Hypothermia encapsulates some of the artist’s most poignant songwriting with raw, emotionally direct performances.
Rocket Kirchner praises Hypothermia:
“Very few artists can put out a record like this, and usually if they do it is only by accident…Scott is stripped down to one voice and one guitar, blurring the lines between dissonance and consonance both aesthetically and emotionally….there is no letting up on this disc, folks….this album is a diary of unprecedented greatness in the world of music….it is pure, resolute, paradoxical, and confusing….it is untainted by effort, or calculation, or goal…..it is young, raw talent accidentally expressed. It is so cold it burns.”

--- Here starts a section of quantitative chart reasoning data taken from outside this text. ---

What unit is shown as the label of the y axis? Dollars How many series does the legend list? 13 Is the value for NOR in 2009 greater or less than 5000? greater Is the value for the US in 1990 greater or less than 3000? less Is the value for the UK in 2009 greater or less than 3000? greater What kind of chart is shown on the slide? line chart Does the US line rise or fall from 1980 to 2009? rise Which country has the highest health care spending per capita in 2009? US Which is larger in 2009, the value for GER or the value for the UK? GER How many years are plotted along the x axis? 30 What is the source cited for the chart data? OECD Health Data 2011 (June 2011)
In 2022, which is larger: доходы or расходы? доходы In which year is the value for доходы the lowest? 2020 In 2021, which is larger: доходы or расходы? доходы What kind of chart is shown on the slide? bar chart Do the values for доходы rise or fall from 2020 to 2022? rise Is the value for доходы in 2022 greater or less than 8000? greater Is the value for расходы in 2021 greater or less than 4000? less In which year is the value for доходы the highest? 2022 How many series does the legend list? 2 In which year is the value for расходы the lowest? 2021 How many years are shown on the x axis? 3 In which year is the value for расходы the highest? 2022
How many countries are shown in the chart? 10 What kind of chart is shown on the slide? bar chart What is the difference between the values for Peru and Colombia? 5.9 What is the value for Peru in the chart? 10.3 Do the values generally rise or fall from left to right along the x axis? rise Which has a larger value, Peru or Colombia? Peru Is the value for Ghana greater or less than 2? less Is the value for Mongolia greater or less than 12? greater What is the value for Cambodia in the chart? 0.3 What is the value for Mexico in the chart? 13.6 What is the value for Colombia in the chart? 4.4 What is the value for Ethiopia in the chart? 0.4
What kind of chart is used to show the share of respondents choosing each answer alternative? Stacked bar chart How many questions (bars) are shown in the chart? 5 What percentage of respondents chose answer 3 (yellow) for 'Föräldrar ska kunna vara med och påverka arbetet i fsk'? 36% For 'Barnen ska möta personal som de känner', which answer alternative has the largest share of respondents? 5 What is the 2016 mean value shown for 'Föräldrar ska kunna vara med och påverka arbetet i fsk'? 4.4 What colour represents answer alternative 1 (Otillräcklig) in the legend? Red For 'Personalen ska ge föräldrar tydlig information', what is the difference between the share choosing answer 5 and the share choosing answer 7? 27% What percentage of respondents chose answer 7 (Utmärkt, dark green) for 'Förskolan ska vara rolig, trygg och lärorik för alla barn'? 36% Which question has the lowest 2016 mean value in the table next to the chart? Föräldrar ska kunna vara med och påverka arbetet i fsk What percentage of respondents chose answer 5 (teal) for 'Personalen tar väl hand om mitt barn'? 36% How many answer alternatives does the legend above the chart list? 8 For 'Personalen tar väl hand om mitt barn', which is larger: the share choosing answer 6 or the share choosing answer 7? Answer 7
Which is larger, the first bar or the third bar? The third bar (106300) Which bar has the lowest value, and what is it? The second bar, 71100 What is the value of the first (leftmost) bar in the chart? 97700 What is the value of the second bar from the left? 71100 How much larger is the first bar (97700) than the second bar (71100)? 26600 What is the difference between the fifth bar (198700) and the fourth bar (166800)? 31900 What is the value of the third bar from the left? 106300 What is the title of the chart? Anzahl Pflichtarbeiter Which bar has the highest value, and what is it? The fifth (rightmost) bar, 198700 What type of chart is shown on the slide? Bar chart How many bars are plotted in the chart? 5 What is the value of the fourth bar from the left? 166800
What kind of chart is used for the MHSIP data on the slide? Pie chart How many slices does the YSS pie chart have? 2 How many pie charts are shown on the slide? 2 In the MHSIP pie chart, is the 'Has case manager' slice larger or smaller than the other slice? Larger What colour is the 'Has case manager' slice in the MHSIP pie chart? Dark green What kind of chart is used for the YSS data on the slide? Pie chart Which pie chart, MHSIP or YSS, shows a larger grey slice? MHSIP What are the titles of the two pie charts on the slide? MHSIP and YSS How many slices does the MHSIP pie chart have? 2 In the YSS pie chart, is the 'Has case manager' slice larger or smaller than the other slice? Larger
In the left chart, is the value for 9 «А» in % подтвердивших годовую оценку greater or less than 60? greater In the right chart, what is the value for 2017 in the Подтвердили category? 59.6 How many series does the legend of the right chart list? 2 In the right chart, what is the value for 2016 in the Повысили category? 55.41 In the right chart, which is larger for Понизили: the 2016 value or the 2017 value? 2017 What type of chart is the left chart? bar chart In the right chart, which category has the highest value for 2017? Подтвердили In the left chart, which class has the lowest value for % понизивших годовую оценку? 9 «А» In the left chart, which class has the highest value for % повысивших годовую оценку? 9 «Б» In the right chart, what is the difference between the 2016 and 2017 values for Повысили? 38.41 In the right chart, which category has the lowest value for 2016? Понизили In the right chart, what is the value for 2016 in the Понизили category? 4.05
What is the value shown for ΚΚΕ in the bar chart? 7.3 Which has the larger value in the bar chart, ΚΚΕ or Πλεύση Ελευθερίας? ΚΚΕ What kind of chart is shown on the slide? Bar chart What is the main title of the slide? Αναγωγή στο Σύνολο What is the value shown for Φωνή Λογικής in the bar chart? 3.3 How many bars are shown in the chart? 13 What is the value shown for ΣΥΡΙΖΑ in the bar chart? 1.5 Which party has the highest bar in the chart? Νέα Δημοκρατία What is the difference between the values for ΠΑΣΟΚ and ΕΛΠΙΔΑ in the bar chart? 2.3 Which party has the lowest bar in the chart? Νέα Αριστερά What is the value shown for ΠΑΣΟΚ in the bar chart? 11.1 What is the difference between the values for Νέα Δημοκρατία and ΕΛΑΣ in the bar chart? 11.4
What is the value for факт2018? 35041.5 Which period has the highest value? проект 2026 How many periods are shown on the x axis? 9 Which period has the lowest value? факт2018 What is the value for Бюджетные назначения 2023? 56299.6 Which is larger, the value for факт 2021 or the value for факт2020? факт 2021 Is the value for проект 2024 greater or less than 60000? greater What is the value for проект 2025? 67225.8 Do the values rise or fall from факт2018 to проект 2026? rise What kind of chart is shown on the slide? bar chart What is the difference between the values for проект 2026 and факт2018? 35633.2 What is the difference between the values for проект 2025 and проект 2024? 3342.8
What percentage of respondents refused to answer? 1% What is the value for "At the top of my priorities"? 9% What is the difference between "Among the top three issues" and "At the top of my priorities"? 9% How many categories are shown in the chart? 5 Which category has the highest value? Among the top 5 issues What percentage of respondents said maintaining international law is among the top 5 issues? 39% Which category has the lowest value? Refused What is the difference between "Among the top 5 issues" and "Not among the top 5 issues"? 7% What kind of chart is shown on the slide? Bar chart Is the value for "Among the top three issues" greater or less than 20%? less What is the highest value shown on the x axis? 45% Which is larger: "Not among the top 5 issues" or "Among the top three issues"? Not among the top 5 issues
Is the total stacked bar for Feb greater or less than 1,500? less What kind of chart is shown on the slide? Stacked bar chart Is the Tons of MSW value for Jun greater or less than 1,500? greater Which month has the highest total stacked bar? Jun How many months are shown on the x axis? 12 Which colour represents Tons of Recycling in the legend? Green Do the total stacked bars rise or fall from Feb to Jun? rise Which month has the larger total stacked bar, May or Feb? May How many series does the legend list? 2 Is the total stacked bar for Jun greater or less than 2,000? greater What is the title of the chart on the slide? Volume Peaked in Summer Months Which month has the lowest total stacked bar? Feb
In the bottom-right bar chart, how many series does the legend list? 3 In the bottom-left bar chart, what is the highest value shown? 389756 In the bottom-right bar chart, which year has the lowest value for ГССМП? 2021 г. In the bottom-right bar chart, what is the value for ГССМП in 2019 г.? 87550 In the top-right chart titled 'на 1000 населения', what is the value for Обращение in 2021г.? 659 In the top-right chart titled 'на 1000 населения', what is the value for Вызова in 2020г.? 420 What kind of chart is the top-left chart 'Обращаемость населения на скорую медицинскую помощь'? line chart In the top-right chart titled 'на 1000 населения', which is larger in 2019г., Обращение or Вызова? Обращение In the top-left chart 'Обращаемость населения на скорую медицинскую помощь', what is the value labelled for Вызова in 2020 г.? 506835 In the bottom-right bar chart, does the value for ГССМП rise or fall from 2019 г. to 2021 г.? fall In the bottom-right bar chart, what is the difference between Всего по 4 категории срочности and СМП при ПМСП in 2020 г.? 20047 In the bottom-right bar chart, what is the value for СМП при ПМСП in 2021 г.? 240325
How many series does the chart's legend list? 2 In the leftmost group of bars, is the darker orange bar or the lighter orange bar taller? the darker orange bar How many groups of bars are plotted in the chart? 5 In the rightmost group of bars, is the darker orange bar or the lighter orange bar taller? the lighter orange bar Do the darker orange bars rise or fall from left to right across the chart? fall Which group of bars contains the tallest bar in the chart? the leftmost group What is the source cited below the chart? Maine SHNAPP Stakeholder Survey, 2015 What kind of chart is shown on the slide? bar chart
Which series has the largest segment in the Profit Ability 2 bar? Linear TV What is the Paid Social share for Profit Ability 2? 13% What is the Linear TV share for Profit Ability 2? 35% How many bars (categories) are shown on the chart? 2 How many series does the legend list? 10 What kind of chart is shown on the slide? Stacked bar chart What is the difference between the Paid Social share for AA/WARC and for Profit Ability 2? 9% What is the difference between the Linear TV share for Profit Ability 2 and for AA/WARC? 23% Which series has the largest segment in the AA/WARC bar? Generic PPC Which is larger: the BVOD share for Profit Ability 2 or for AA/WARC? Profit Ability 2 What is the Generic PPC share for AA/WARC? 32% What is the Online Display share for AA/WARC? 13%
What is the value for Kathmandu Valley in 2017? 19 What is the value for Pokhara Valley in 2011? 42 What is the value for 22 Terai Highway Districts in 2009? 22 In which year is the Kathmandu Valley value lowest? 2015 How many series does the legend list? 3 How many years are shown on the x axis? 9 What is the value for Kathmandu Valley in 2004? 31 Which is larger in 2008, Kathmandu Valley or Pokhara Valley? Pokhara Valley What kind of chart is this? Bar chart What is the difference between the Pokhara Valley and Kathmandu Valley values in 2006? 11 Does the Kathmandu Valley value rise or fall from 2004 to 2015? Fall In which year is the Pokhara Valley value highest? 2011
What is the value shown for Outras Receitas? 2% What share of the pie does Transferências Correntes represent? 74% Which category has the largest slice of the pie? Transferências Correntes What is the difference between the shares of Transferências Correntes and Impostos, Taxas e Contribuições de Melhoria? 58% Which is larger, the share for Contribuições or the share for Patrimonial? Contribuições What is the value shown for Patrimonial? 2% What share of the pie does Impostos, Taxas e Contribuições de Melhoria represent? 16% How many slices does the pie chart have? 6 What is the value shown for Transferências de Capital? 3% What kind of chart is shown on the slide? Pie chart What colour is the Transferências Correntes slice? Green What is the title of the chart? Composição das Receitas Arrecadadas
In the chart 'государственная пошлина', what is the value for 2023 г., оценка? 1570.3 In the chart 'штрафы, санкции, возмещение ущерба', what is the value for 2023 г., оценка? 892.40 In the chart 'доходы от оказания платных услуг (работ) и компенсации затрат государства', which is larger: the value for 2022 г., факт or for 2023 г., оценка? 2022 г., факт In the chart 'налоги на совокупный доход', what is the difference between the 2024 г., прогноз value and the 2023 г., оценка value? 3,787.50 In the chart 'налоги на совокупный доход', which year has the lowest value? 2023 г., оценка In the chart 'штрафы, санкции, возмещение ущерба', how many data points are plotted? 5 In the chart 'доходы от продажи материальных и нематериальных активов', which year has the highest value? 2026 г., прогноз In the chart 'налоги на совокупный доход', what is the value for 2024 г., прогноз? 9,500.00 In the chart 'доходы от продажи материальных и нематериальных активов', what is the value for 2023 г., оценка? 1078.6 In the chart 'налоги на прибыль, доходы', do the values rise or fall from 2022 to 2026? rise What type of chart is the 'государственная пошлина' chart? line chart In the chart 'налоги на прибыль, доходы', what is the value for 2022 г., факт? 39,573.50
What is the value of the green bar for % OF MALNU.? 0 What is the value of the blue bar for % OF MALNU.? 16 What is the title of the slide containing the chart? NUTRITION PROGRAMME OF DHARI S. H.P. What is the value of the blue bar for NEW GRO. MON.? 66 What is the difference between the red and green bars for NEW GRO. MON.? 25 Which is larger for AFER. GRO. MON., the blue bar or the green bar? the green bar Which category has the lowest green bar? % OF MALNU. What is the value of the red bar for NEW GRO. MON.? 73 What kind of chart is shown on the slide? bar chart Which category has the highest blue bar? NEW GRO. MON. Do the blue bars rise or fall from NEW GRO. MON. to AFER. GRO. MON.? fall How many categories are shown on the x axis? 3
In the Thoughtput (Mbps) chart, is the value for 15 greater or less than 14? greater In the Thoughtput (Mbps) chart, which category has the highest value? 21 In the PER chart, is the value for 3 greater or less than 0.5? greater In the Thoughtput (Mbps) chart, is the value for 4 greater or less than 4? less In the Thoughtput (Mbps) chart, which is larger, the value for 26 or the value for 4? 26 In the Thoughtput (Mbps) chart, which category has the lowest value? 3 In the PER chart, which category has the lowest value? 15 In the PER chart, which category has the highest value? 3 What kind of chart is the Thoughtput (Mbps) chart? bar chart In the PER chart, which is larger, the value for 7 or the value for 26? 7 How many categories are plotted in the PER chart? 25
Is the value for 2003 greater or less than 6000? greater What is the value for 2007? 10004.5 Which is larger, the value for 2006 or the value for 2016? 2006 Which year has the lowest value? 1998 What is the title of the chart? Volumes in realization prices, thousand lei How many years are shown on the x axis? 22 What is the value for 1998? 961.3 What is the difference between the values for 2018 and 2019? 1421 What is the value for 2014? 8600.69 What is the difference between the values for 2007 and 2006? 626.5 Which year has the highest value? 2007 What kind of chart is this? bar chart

Hilary Scott writes this about “Hypothermia”:
“Listening to Hypothermia takes me back to a time when I had to drive so far to get to a studio I could afford, that I never rescheduled sessions, even when I was ill. It reminds me that there was once a time when a “productive session” meant getting half of the album finished in four hours, and when recording never-before-attempted versions of songs and declaring them “done” after one take was a common occurrence.
Would these songs sound differently if recorded now? Of course, and that is precisely why I did not re-record them before releasing them. Certainly there would be more polish and more maturity to the sound, but perhaps much less sincerity as well.
Mostly these songs remind me of the very real emotions and sometimes fanciful stories that led me to fall in love with songwriting. Some of these songs are so personal, they may never be performed publicly, and some of these songs have and will appear on other albums as full-band versions.
But with some coaxing from those who know me best, and perhaps from those who know just enough to not let me talk myself out of taking a risk, I’ve decided that these songs can and should be heard.
Folk lovers will probably find that these songs make me more qualified to call myself a “folk” artist. But that is why I do not call myself anything unless absolutely forced to.
I feel compelled to deal with issues, sometimes of politics, but usually of the heart, and always in writing. It just so happens I like to put a tune to my thoughts. So with open ears and open minds, may you find something to appreciate in this album.
My thanks go out to Mike Robertson for inadvertently reminding me that just because a songs seems dated to the artist, that doesn’t mean it isn’t still relevant.
Thank you also to Robert Parks, the original engineer who gave us some great tracks from which the essential honesty and rawness of the album comes.”